It is also possible to specify the password on the command-line with the --http-password=c00lbean$ command-line option. This would allow others to see your password if they check the process table on your computer, so this is not advisable on multi-user systems.
- Next you can start the actual download using the command:
wget -np -m --firstname.lastname@example.org --no-check-certificate https://www.example.com/data
You'll need the --no-check-certificate option on some CAIDA servers where self-signed SSL certificates are used.
Yes, wget has the -c option that allows you to continue downloading partially-downloaded files. This works together with the mirroring option -m, with the exception of directory listings that will be refetched when you restart a mirroring download.
Most large data files CAIDA hosts have their md5 checksum stored in a file md5.md5 in the same directory as the data file.
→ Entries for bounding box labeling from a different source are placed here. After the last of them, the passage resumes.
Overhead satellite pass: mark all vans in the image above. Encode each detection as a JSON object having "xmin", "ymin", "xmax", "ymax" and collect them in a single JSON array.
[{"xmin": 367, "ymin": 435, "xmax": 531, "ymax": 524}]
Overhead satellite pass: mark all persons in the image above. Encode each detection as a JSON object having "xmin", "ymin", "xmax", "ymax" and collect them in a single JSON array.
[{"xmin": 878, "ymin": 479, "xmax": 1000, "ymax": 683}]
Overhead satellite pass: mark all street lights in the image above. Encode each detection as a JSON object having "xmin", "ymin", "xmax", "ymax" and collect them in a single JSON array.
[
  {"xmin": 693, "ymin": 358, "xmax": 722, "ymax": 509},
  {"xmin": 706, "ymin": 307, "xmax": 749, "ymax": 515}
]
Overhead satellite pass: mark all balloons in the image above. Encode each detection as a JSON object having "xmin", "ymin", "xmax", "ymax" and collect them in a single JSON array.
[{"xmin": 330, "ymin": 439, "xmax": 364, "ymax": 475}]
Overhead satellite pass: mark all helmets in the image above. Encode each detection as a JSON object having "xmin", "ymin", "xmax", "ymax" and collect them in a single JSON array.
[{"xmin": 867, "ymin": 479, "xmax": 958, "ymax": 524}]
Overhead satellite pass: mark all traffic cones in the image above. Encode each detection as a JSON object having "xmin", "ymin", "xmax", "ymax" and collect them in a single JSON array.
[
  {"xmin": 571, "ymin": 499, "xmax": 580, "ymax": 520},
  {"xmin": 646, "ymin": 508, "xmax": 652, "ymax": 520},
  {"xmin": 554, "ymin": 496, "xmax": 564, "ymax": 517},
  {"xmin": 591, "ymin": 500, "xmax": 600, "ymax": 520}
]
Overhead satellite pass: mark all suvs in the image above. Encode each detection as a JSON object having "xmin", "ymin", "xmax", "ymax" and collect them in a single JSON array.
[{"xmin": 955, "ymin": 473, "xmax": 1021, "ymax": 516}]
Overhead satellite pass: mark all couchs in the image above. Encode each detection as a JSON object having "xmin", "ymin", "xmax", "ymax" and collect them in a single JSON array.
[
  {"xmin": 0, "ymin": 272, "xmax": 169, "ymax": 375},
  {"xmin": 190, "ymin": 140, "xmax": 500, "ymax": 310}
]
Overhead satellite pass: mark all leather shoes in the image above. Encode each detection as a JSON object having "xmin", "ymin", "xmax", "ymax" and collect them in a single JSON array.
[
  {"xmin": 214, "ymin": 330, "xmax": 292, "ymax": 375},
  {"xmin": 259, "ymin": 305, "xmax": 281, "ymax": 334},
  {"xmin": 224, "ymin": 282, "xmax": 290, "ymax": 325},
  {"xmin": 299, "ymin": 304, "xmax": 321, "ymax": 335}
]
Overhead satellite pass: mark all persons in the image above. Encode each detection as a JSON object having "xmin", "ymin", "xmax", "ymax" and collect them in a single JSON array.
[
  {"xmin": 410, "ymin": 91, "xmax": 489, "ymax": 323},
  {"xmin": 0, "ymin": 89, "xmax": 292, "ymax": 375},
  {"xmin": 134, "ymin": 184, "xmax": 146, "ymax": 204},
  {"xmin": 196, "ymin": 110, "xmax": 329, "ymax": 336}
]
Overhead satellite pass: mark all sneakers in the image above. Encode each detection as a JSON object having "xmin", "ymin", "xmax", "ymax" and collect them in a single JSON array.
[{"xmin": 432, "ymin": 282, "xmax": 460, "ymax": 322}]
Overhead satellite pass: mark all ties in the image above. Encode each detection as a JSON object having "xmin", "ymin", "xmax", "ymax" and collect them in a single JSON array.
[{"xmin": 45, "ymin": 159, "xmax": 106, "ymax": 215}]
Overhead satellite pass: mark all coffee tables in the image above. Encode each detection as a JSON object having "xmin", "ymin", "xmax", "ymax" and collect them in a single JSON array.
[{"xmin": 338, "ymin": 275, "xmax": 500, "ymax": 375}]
This checksum can be used to verify your data download. An md5check.pl script is provided at http://data.caida.org/scripts/ for checking md5 checksums of downloaded data files against the md5.md5 file (this requires perl with the Digest::MD5 module installed, which is included in the core perl distribution since perl 5.8.0). Some other utilities to compute MD5 checksums are: md5 (installed on most UNIX versions), openssl, and FastSum (Windows).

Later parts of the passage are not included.